Doria afirma ter conversado com outros governadores e que a posição dos estados é similar à de São Paulo.

"O governo de São Paulo não fará isso [reduzir o ICMS sobre combustíveis] e tenho a sensação de que os outros 26 governos também não. O sentimento que pude aferir dos governadores de todas as regiões do país é de que não faremos isso. Esse não é um tema estadual, é federal", afirmou o governador.

Na segunda-feira (6), Jair Bolsonaro disse que não irá interferir no preço da gasolina e que a tendência é de que o valor do combustível se estabilize.

Na entrada do Alvorada ele afirmou que o Ministério de Minas e Energia iria promover uma reunião na segunda (6) com entidades de petróleo e gás para monitorar a variação de preços.

"Cai tudo no meu colo e parece que sou responsável por tudo.
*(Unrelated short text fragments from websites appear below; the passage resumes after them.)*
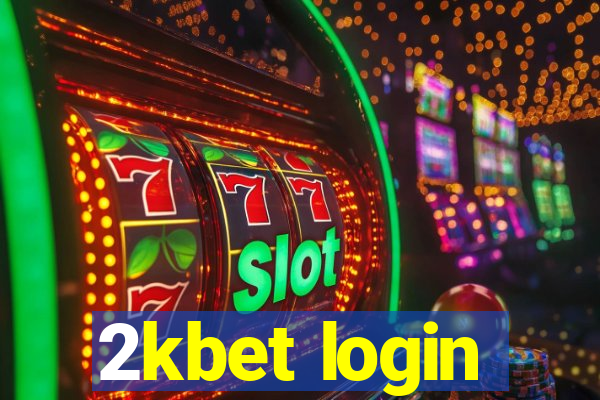 2kbet login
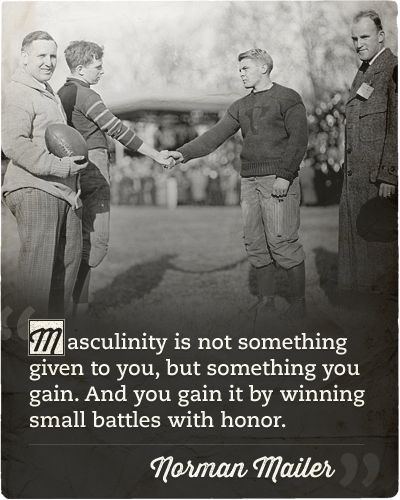 Masculinity is not something given to you, but something you gain. And you gain it by winning small battles with honor.
Norman Mailer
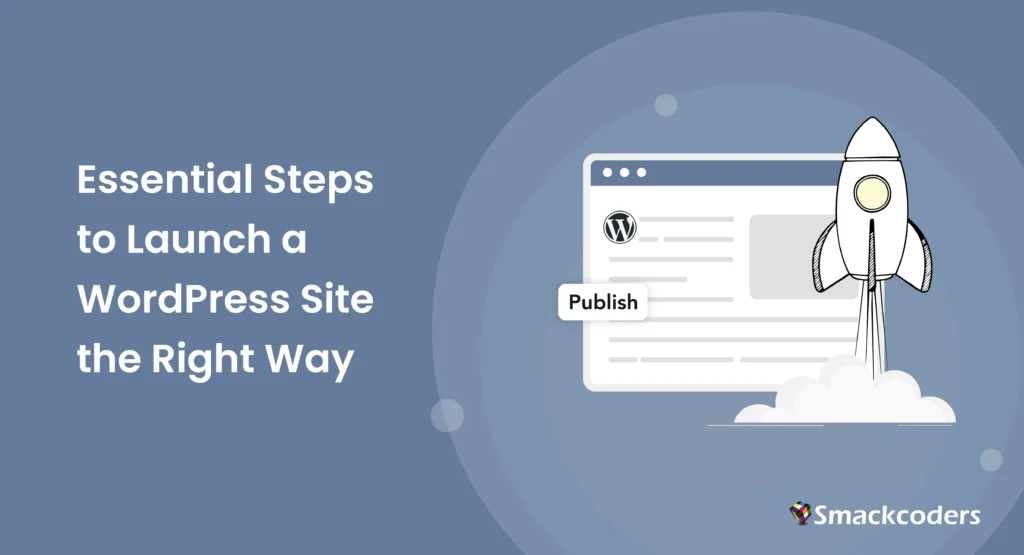Essential Steps to Launch WordPress Site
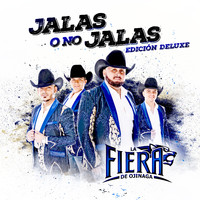 La Fiera De Ojinaga - Jalas o No Jalas (Edición Deluxe)
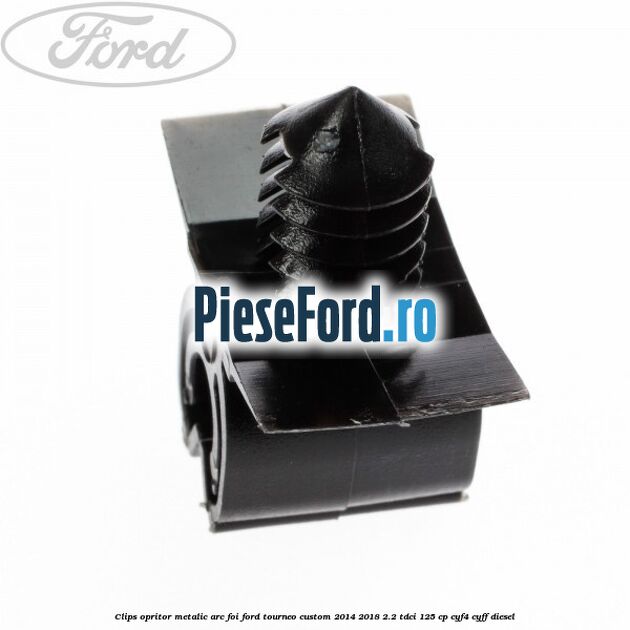 Clips opritor metalic arc foi Ford Tourneo Custom 2014-2018 2.2 TDCi 125 cp Clips opritor metalic arc foi Ford Tourneo Custom 2014-2018 2.2 TDCi 125 cp CYF4, CYFF diesel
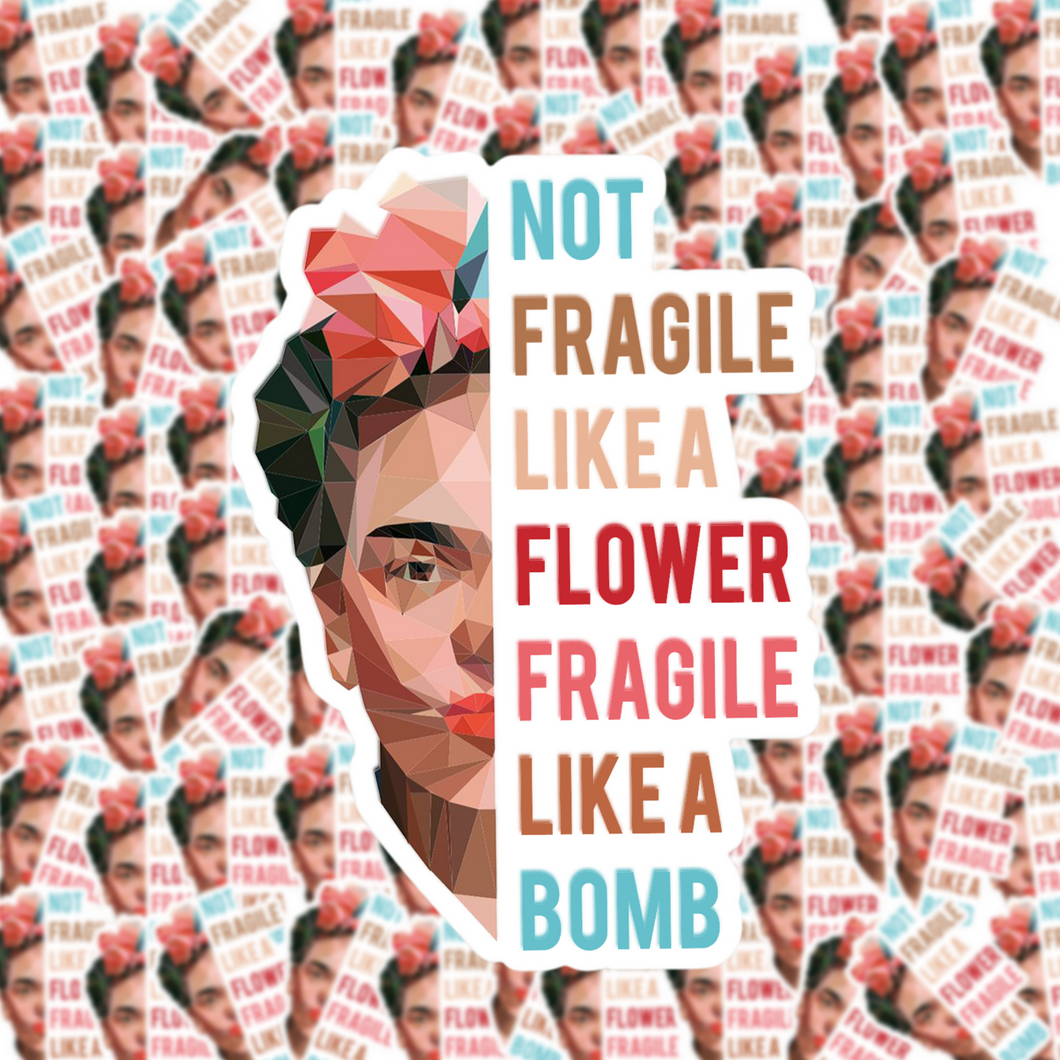 Not Fragile Like a Flower Sticker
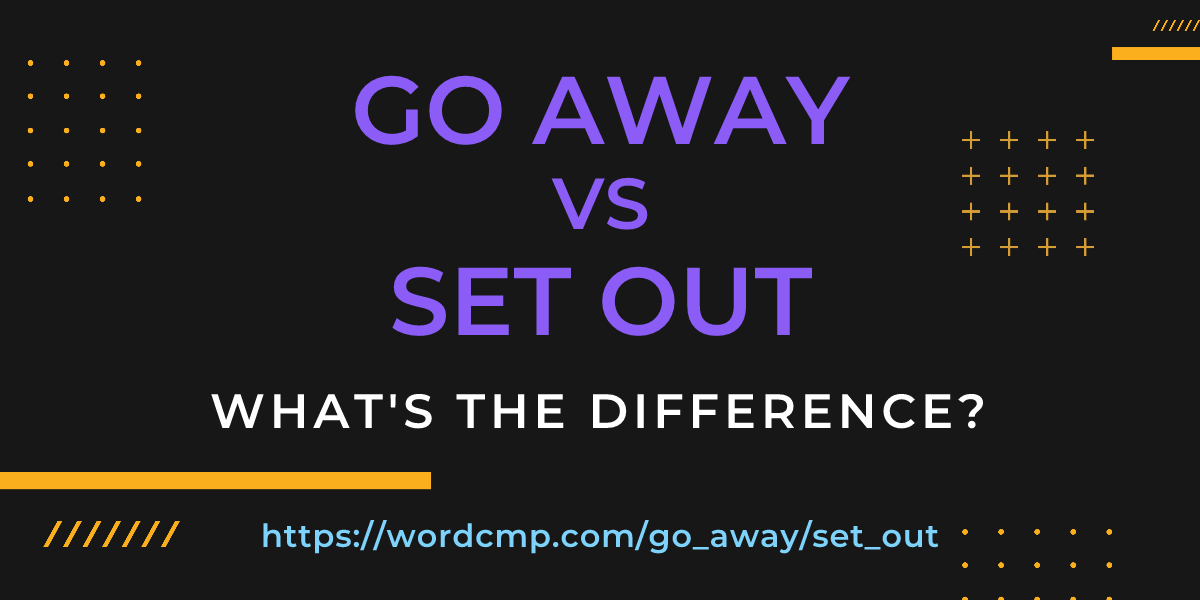 Difference between go away and set out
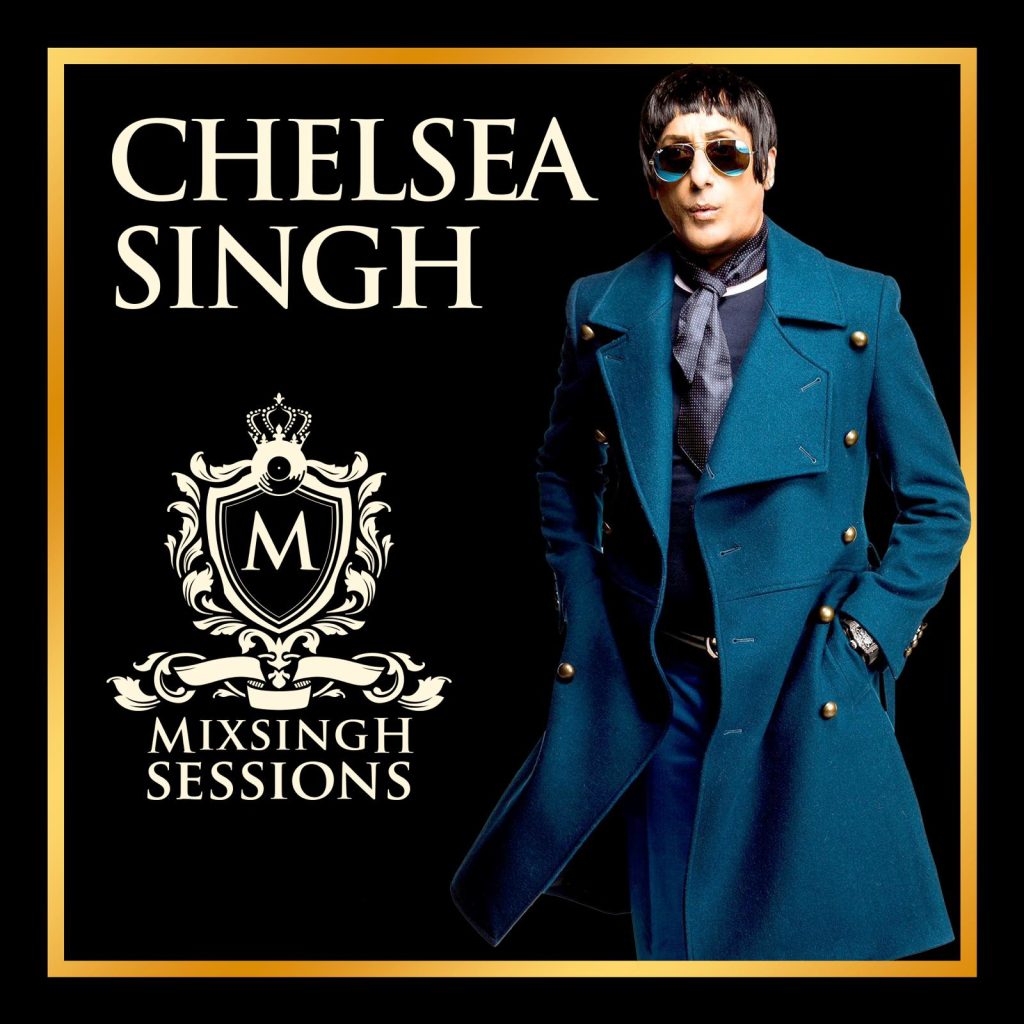Renowned International DJ and producer Chelsea Singh is starting a new show ‘MixSingh Sessions’ on our radio station.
Querem que eu tabele. Não tem como tabelar. Nossa política não é essa. Políticas semelhantes no passado não deram certo. A nossa economia tá dando certo", disse.

O presidente reconheceu que o preço da gasolina nas bombas dos postos de gasolina está alto, mas ponderou que "não foi grande" o impacto do ataque americano sobre o valor do combustível.

Na sexta-feira (3), a cotação do petróleo negociado em Londres chegou a subir mais de 4% no início do pregão. Por volta das 15h, porém, recuou para cerca de 3,5%. Ao fim do dia, o petróleo encerrou com alta de 3,70%, cotado em US$ 68,70.

"Eu reconheço que o preço está alto na bomba. Graças a Deus, pelo que parece, a questão lá, o impacto não foi grande. Foi 5% e passou para 3,5%. Não sei quanto está hoje a diferença em relação ao dia do ataque. Mas a tendência é estabilizar", afirmou.